Nakita smiled, changing her amulet from the Gothic cross back to its normal flat stone cradled in a basket of silver wire. “You’re not as light as you think, reaper. Looked at your aura lately? You’ve gone neutral. I bet we can talk through our amulets if we try. You’re going dark. Dude.”
Barnabas’s expression became horrified, and he looked down at his own amulet. Taking Nakita’s arm, I pushed her into motion before Ace drove away. I knew Barnabas wasn’t happy about losing his light-reaper status, but she didn’t have to torment him about it. Since leaving Ron and the light reapers, he was considered a grim reaper, a group of vigilante angels scorned by light and dark reapers alike for their wont to kill without reason. If there was a plague, grim reapers were there. A disaster had them wading into the bodies like they were surf. War was their play yard. It wouldn’t be until Barnabas’s amulet color shifted closer to mine that he might be considered respectable again, but since he’d then be a dark reaper who didn’t believe in fate, he wasn’t truly going to fit in. Heaven probably wouldn’t let him back, either.
“I’ll get you guys some phones next time I’m in the mall,” I said sourly. But if I knew how to use my friggin’ amulet to talk silently with them, then I wouldn’t need to.
Three
“Ace!” I shouted, the hard pavement under my feet sending jolts through me as I ran for his truck. “Wait up!”
Nakita, apparently, saw no reason to run, and she sedately followed somewhere behind me, handbag at her side and matching sandals clicking away. Barnabas was heading off in the opposite direction, probably seeking a quiet place to wait and take wing to follow Shoe. Shoe’s back was hunched as he stomped to a lonely sports car parked by itself in a spot of shade.
Hearing my voice, Ace leaned against his truck and put his thumbs in his pockets. I slowed, not even breathing heavily. Okay, so maybe there were some benefits to this whole being-dead thing. Nakita caught up with me, and I slowed even more. “He’s angry,” she said simply as we matched paces. “Are you sure he’ll tell us anything?”
“Yeah, well, you can be mad at your friends,” I said, remembering how I’d been angry with Wendy, my best friend in Florida, where I’d lived before I moved to Three Rivers. Most of our arguments had stemmed from my trying to get us into the cool crowd, but Wendy was too independent. Even when we fought, though, we remained friends.
“How can you be angry and like someone at the same time?” Nakita asked.

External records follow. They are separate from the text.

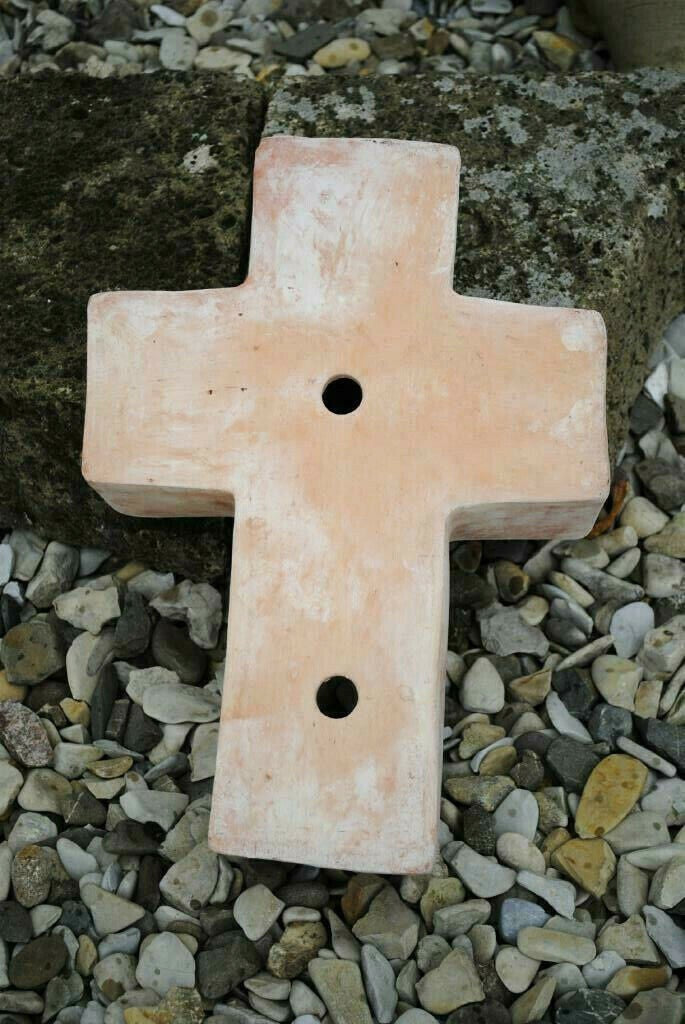 Pflanzkreuz frostfestes Terracotta Grabschmuck heller Farbton 35cm Handarbeit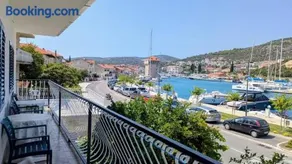Waterfront Seaview Apartment Maria - Image 3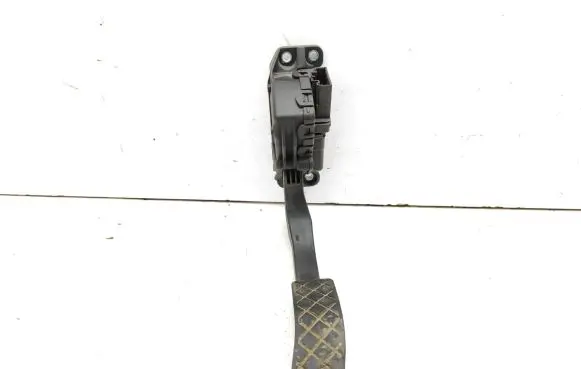 Audi A6 S6 C6 4F Accelerator throttle pedal 4F1721523A 6PV008984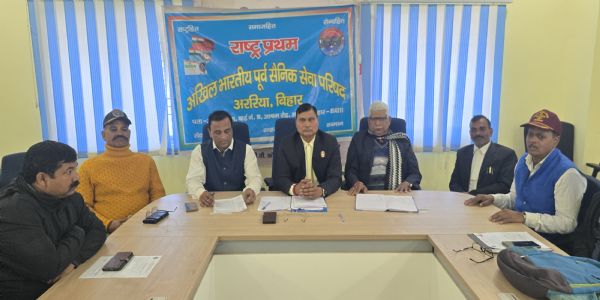 अपनी मांगों को लेकर अखिल भारतीय पूर्व सैनिक सेवा परिषद ने डीएम को सौंपा ज्ञापन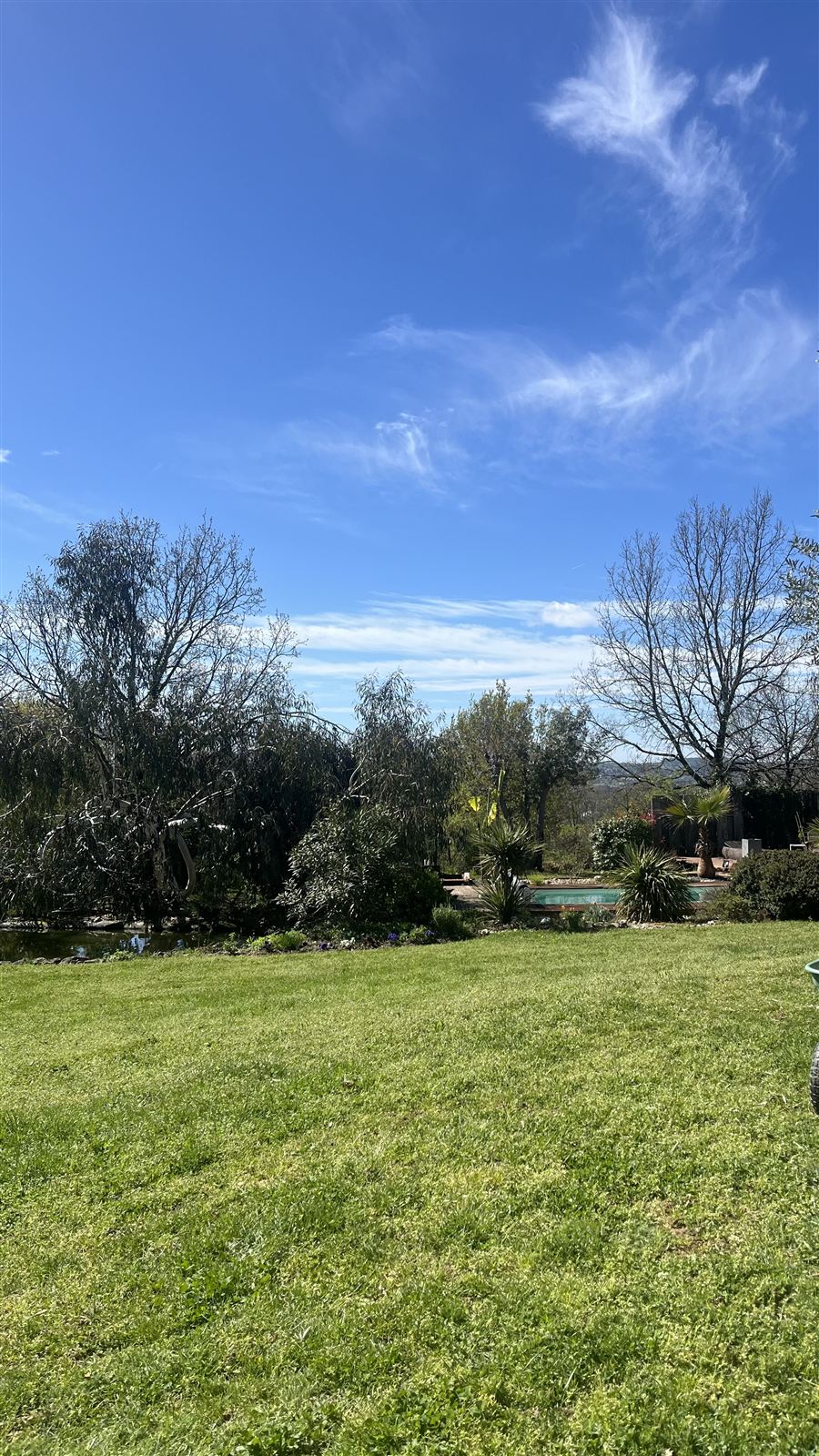 Garten und Pool von der Wiese aus gesehen, Gästezimmer in Arthès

I watched Shoe get in his car and start it up, revving the engine hard. “You just do. You like Barnabas, don’t you? Even when you argue?”
“No,” she said immediately, then hesitated. “He’s smarter than I thought he was. Thinking that he might be right and I might be wrong makes me angry.”
“Same thing here,” I said, indicating Ace, who was now pushing up from the truck and brushing a hand across his wrinkled T-shirt.
She fingered her amulet and asked, “Who’s right?”
I smiled at Ace and said, “It doesn’t matter.”
She sighed. “I don’t understand.”
“It’s a friendship thing.” Shifting my smile brighter, I scuffed to a halt, turning the popular-girl charm on full. It usually got me my way with strangers, so the time I’d spent trying to get in with the cool girls hadn’t been a total loss. I guess.